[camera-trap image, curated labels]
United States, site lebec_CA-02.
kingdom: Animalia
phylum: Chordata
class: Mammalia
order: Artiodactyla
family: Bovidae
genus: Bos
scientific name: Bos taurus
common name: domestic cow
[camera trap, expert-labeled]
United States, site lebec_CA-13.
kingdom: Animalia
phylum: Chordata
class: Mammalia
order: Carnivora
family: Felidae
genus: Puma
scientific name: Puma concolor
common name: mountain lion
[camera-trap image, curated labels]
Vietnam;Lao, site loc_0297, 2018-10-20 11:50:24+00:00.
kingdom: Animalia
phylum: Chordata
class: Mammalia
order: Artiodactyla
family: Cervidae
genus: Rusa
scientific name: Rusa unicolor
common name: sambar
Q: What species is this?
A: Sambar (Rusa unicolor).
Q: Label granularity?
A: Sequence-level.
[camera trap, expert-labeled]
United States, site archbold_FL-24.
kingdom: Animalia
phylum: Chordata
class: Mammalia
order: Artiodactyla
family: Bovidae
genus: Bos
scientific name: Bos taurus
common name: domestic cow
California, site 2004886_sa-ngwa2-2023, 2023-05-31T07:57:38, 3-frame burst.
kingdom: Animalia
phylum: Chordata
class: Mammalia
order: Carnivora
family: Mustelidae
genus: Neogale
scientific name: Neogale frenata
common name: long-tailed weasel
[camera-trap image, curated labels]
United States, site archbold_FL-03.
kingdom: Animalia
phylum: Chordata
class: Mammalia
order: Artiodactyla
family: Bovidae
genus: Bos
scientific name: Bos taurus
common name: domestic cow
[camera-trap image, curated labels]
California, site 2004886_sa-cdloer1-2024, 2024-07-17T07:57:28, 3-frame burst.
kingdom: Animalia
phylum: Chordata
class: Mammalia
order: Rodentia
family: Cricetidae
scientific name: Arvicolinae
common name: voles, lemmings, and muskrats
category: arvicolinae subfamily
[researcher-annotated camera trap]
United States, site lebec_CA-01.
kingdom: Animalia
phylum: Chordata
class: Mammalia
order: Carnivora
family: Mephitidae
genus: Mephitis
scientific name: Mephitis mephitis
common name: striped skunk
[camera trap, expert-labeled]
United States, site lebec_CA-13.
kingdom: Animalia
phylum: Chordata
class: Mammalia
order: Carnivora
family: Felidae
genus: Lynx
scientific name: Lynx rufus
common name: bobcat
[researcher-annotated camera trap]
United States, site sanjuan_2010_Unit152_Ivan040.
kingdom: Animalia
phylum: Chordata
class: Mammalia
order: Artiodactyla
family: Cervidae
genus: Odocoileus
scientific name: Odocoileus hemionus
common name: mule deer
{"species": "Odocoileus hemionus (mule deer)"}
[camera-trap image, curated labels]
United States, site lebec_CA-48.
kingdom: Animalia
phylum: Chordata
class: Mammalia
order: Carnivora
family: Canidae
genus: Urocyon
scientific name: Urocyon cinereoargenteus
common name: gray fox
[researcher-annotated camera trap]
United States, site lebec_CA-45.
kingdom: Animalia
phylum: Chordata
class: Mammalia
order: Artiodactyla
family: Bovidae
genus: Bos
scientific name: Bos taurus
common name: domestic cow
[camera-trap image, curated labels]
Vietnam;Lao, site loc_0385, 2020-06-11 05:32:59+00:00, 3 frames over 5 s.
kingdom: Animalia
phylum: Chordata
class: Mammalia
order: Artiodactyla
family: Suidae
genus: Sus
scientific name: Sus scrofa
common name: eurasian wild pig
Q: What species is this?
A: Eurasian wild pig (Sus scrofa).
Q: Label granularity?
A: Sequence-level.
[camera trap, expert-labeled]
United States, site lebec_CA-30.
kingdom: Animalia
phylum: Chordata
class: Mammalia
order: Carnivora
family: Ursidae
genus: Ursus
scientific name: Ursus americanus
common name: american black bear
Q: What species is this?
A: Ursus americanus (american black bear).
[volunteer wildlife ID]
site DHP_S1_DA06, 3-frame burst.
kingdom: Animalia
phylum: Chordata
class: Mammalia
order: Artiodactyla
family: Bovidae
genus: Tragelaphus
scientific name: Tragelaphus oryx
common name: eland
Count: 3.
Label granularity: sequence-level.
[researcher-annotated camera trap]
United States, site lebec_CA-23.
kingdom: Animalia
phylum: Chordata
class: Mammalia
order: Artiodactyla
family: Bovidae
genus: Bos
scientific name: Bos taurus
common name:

### ASSIGNMENT:
Copy out the records once more, with nothing altered.

### RESULT:
[camera-trap image, curated labels]
United States, site lebec_CA-02.
kingdom: Animalia
phylum: Chordata
class: Mammalia
order: Artiodactyla
family: Bovidae
genus: Bos
scientific name: Bos taurus
common name: domestic cow
[camera trap, expert-labeled]
United States, site lebec_CA-13.
kingdom: Animalia
phylum: Chordata
class: Mammalia
order: Carnivora
family: Felidae
genus: Puma
scientific name: Puma concolor
common name: mountain lion
[camera-trap image, curated labels]
Vietnam;Lao, site loc_0297, 2018-10-20 11:50:24+00:00.
kingdom: Animalia
phylum: Chordata
class: Mammalia
order: Artiodactyla
family: Cervidae
genus: Rusa
scientific name: Rusa unicolor
common name: sambar
Q: What species is this?
A: Sambar (Rusa unicolor).
Q: Label granularity?
A: Sequence-level.
[camera trap, expert-labeled]
United States, site archbold_FL-24.
kingdom: Animalia
phylum: Chordata
class: Mammalia
order: Artiodactyla
family: Bovidae
genus: Bos
scientific name: Bos taurus
common name: domestic cow
California, site 2004886_sa-ngwa2-2023, 2023-05-31T07:57:38, 3-frame burst.
kingdom: Animalia
phylum: Chordata
class: Mammalia
order: Carnivora
family: Mustelidae
genus: Neogale
scientific name: Neogale frenata
common name: long-tailed weasel
[camera-trap image, curated labels]
United States, site archbold_FL-03.
kingdom: Animalia
phylum: Chordata
class: Mammalia
order: Artiodactyla
family: Bovidae
genus: Bos
scientific name: Bos taurus
common name: domestic cow
[camera-trap image, curated labels]
California, site 2004886_sa-cdloer1-2024, 2024-07-17T07:57:28, 3-frame burst.
kingdom: Animalia
phylum: Chordata
class: Mammalia
order: Rodentia
family: Cricetidae
scientific name: Arvicolinae
common name: voles, lemmings, and muskrats
category: arvicolinae subfamily
[researcher-annotated camera trap]
United States, site lebec_CA-01.
kingdom: Animalia
phylum: Chordata
class: Mammalia
order: Carnivora
family: Mephitidae
genus: Mephitis
scientific name: Mephitis mephitis
common name: striped skunk
[camera trap, expert-labeled]
United States, site lebec_CA-13.
kingdom: Animalia
phylum: Chordata
class: Mammalia
order: Carnivora
family: Felidae
genus: Lynx
scientific name: Lynx rufus
common name: bobcat
[researcher-annotated camera trap]
United States, site sanjuan_2010_Unit152_Ivan040.
kingdom: Animalia
phylum: Chordata
class: Mammalia
order: Artiodactyla
family: Cervidae
genus: Odocoileus
scientific name: Odocoileus hemionus
common name: mule deer
{"species": "Odocoileus hemionus (mule deer)"}
[camera-trap image, curated labels]
United States, site lebec_CA-48.
kingdom: Animalia
phylum: Chordata
class: Mammalia
order: Carnivora
family: Canidae
genus: Urocyon
scientific name: Urocyon cinereoargenteus
common name: gray fox
[researcher-annotated camera trap]
United States, site lebec_CA-45.
kingdom: Animalia
phylum: Chordata
class: Mammalia
order: Artiodactyla
family: Bovidae
genus: Bos
scientific name: Bos taurus
common name: domestic cow
[camera-trap image, curated labels]
Vietnam;Lao, site loc_0385, 2020-06-11 05:32:59+00:00, 3 frames over 5 s.
kingdom: Animalia
phylum: Chordata
class: Mammalia
order: Artiodactyla
family: Suidae
genus: Sus
scientific name: Sus scrofa
common name: eurasian wild pig
Q: What species is this?
A: Eurasian wild pig (Sus scrofa).
Q: Label granularity?
A: Sequence-level.
[camera trap, expert-labeled]
United States, site lebec_CA-30.
kingdom: Animalia
phylum: Chordata
class: Mammalia
order: Carnivora
family: Ursidae
genus: Ursus
scientific name: Ursus americanus
common name: american black bear
Q: What species is this?
A: Ursus americanus (american black bear).
[volunteer wildlife ID]
site DHP_S1_DA06, 3-frame burst.
kingdom: Animalia
phylum: Chordata
class: Mammalia
order: Artiodactyla
family: Bovidae
genus: Tragelaphus
scientific name: Tragelaphus oryx
common name: eland
Count: 3.
Label granularity: sequence-level.
[researcher-annotated camera trap]
United States, site lebec_CA-23.
kingdom: Animalia
phylum: Chordata
class: Mammalia
order: Artiodactyla
family: Bovidae
genus: Bos
scientific name: Bos taurus
common name:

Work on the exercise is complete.